=== Testo scelto ===

All’interno di queste cinque macro-aree vengono poi indicate aree di specializzazione e priorità. Se Horizon2020 è ormai in chiusura, sappiamo che verrà presto lanciato Horizon Europe che dovrebbe contenere indicazioni importanti coerenti con la realizzazione del Green New Deal voluto dalla Commissione, con la Strategia dell’Europa Digitale ma, senz’altro, a questo punto, anche con il piano di rilancio post Covid.
Oltre alla partecipazione diretta ai bandi europei, le imprese italiane possono accedere sostanzialmente a diversi Fondi di finanziamento: i Fondi strutturali nazionali e regionali (PON e POR); quelli direttamente erogati dal MIUR e un Fondo per la crescita sostenibile (FCS) che è invece gestito dal Ministero per lo sviluppo economico. Si tratta di una combinazione, piuttosto articolata, di contributi diretti, fondi agevolati, recupero e riciclo di risorse stanziate ma non utilizzate. Una voce importante, almeno per alcune regioni, è poi quella costituita dagli stanziamenti delle regioni e province autonome che nel 2019 sono saliti quasi del 7%, passando da 9 a 9,6 miliardi di euro rispetto all’anno precedente.
Un altro meccanismo particolarmente efficace è quello degli incentivi fiscali. L’avvio nel 2016, ad esempio, di un piano per l’industria 4.0 con specifici meccanismi di sostegno fiscale per le aziende che avessero investito in quella direzione sembra essere alla base di una forte spinta in una parte delle aziende italiane verso l’automazione. Anche nella legge di bilancio 2020 sono stati inseriti specifici meccanismi di credito d'imposta per investimenti in ricerca e sviluppo, che possono ulteriormente costituire un incentivo alle imprese per innovare e proseguire nella direzione intrapresa. Nello specifico, nella legge di bilancio vengono particolarmente sottolineati i vantaggi in termini di credito di imposta per le imprese innovative che investono nei settori della cosiddetta industria 4.0 e nell’insieme delle tecnologie green.
Un altro elemento molto studiato e che può costituire un fattore di stimolo e di crescita dell’investimento in ricerca e sviluppo è quello della costituzione dei cosiddetti distretti industriali e dei poli tecnologici ad alto tasso di innovazione. Non è forse un caso che le regioni dove è più alta la spesa da parte delle aziende in ricerca e sviluppo siano anche quelle dove si trovano i poli industriali e tecnologici più avanzati: da quello della meccatronica al biomedicale in Emilia, per fare un esempio, ai distretti digitali che si trovano in Veneto e in Friuli Venezia Giulia, al sistema della ricerca e al parco tecnologico di Trieste e via dicendo.
Sostanzialmente, non è solo una questione di intuizione, visione futura, cultura dell’imprenditore. Le aziende grandi e piccole tendono a investire in ricerca e sviluppo anche quando il sistema e il tessuto in cui sono inserite le indirizza e le spinge in quella direzione. Sia con politiche di misure economiche e fiscali che promuovono le aziende più innovative sia attraverso la costruzione di filiere e di reti che funzionano bene, resistono alle crisi e rilanciano proprio grazie alla ricerca e all’innovazione di prodotti e di processi.

=== Dati estratti ===

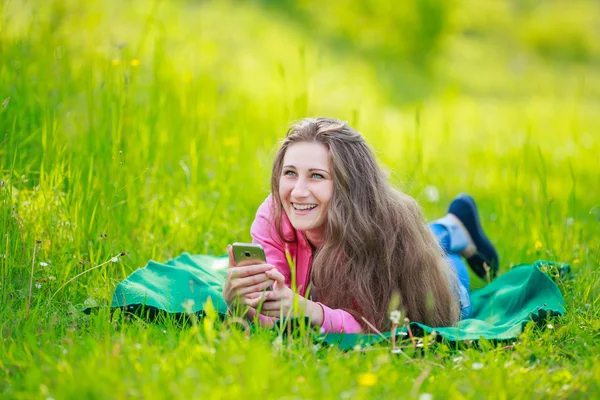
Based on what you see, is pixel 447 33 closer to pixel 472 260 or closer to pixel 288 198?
pixel 472 260

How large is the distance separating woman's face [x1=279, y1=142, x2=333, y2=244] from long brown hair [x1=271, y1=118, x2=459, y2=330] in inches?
1.5

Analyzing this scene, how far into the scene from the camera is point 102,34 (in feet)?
19.9

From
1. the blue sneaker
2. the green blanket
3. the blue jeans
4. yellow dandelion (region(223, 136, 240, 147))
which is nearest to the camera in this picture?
the green blanket

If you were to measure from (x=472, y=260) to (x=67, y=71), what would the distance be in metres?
2.56

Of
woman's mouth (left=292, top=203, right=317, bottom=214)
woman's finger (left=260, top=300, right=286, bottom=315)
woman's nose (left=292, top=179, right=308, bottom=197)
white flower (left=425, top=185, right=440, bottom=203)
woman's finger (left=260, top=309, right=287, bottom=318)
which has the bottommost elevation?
woman's finger (left=260, top=309, right=287, bottom=318)

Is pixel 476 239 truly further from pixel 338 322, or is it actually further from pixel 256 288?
pixel 256 288

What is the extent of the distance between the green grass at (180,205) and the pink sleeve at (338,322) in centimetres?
18

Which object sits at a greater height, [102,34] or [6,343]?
[102,34]

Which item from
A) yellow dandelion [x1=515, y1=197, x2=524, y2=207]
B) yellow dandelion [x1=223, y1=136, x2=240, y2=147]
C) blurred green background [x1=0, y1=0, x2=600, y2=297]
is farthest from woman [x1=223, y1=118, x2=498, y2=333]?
yellow dandelion [x1=223, y1=136, x2=240, y2=147]

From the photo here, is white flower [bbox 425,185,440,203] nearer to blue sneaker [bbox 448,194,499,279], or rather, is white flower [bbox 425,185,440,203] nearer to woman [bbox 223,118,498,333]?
blue sneaker [bbox 448,194,499,279]

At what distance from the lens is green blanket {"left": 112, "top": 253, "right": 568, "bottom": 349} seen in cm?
285

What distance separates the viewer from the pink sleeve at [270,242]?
10.1 feet

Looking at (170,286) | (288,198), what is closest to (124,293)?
(170,286)

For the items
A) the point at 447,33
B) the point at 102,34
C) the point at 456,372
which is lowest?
the point at 456,372
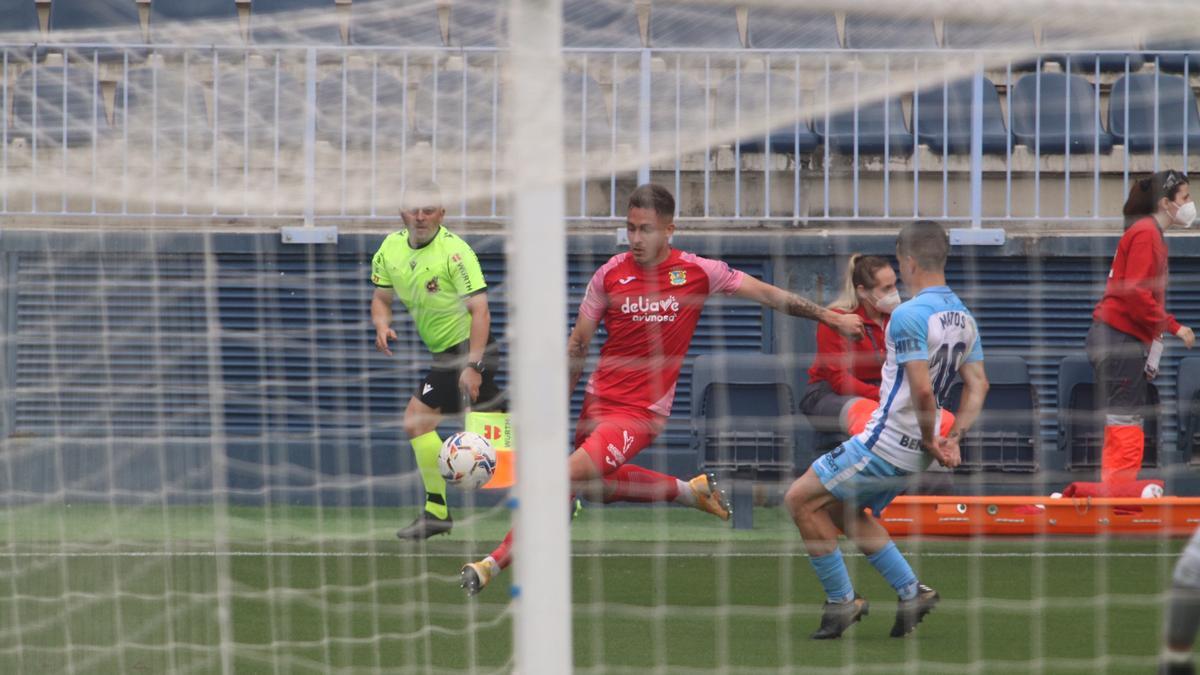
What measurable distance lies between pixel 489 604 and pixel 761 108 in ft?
9.14

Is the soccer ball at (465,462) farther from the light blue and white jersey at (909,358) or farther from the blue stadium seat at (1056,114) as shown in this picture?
the blue stadium seat at (1056,114)

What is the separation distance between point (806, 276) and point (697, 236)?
74 cm

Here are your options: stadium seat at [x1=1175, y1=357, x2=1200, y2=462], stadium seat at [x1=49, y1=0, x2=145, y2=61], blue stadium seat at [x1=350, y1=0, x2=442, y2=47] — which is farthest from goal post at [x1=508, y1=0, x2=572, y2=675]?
stadium seat at [x1=49, y1=0, x2=145, y2=61]

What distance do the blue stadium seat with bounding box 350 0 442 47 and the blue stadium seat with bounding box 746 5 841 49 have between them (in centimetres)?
108

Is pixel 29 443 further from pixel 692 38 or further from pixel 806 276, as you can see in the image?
pixel 806 276

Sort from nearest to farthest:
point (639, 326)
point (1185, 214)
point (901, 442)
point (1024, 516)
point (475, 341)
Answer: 1. point (901, 442)
2. point (639, 326)
3. point (475, 341)
4. point (1024, 516)
5. point (1185, 214)

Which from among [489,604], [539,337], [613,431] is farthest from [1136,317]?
[539,337]

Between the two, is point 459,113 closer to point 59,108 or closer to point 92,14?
point 59,108

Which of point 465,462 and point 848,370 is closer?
point 465,462

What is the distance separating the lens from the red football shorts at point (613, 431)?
260 inches

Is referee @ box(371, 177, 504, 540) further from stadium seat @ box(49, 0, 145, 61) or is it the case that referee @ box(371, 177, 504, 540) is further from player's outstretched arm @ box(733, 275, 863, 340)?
stadium seat @ box(49, 0, 145, 61)

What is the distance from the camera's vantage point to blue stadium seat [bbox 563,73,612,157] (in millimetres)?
4102

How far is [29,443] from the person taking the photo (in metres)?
5.65

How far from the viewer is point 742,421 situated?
905cm
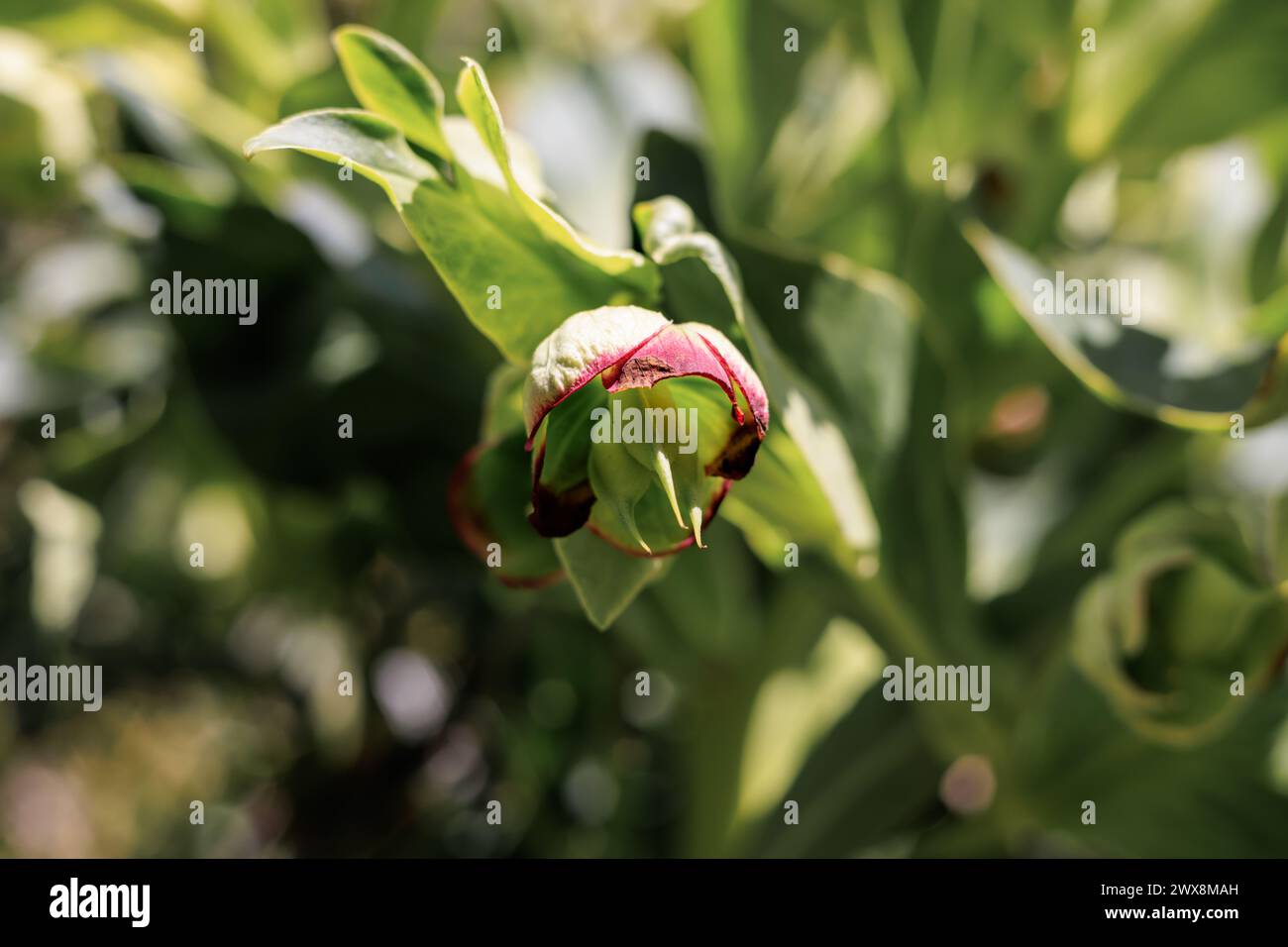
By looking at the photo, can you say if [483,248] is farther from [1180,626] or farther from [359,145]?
[1180,626]

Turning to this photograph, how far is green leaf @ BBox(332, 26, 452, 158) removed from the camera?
1.23 feet

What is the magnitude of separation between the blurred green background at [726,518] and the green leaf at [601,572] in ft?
0.35

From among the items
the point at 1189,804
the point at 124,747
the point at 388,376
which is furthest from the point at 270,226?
the point at 124,747

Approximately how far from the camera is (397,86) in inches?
14.8

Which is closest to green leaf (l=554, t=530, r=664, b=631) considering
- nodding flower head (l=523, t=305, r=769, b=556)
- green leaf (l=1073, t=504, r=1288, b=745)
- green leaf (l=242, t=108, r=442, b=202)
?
nodding flower head (l=523, t=305, r=769, b=556)

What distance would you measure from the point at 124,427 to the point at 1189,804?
61cm

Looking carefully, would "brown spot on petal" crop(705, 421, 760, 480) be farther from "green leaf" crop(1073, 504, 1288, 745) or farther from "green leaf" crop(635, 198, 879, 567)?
"green leaf" crop(1073, 504, 1288, 745)

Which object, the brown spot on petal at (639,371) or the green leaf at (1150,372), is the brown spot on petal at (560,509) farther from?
the green leaf at (1150,372)

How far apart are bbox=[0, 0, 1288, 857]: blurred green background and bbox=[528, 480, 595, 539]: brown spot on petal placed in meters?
0.13

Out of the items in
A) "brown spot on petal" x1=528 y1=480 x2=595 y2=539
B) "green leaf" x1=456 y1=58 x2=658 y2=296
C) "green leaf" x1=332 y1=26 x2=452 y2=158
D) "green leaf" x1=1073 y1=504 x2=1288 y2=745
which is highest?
"green leaf" x1=332 y1=26 x2=452 y2=158

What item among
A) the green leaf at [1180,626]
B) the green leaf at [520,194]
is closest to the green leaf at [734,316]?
the green leaf at [520,194]

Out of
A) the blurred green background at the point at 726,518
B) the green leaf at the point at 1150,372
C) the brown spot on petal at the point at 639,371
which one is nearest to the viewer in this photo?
the brown spot on petal at the point at 639,371

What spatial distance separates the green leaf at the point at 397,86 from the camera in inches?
14.7

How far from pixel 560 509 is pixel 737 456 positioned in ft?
0.18
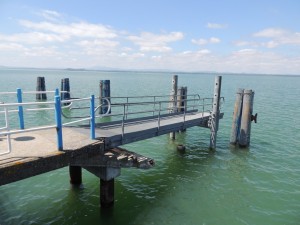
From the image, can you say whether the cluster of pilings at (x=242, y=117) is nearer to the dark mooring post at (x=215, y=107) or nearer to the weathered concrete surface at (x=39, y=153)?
the dark mooring post at (x=215, y=107)

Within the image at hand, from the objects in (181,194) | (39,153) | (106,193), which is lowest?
(181,194)

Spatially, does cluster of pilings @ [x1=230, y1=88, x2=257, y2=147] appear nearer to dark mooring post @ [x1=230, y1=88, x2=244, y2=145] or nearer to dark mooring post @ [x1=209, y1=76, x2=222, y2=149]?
dark mooring post @ [x1=230, y1=88, x2=244, y2=145]

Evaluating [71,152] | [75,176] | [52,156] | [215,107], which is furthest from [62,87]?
[52,156]

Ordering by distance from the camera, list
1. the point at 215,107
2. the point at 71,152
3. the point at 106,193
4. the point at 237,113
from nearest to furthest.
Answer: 1. the point at 71,152
2. the point at 106,193
3. the point at 215,107
4. the point at 237,113

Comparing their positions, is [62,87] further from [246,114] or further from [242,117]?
[246,114]

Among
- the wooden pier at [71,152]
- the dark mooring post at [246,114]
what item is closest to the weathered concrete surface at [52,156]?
the wooden pier at [71,152]

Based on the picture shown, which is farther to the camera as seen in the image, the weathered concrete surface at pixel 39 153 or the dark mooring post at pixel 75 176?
the dark mooring post at pixel 75 176

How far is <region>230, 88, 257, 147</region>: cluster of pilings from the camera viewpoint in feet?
43.2

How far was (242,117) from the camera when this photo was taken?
13336 mm

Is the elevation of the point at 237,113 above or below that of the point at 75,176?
above

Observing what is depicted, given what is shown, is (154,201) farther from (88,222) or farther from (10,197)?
(10,197)

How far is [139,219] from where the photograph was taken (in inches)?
292

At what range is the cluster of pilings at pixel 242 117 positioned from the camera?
43.2 ft

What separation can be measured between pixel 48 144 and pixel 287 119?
22923 mm
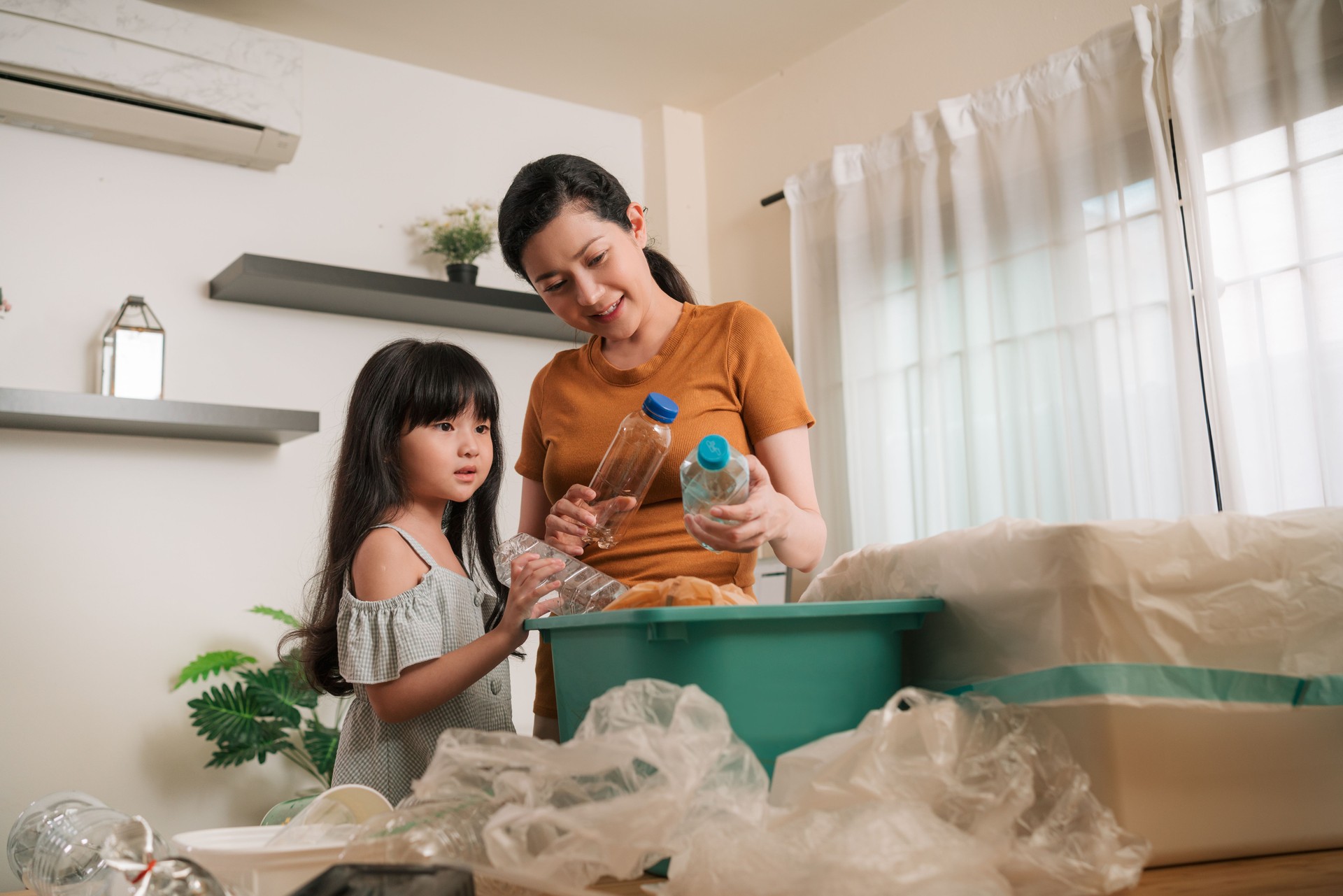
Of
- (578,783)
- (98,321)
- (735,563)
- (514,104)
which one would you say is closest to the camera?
(578,783)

===

## Prova tu
Per ciascuna affermazione indica se concorda con il testo sul finanziamento della ricerca: (a) il Fondo per la crescita sostenibile è gestito dal MIUR; (b) nel 2019 gli stanziamenti di regioni e province autonome sono passati da 9 a 9,6 miliardi di euro; (c) il piano per l’industria 4.0 è stato avviato nel 2016. Rispondi sì o no, citando le parole decisive del testo.

## Risultato
(a) No: «un Fondo per la crescita sostenibile (FCS) che è invece gestito dal Ministero per lo sviluppo economico».
(b) Sì: «passando da 9 a 9,6 miliardi di euro rispetto all’anno precedente».
(c) Sì: «L’avvio nel 2016, ad esempio, di un piano per l’industria 4.0».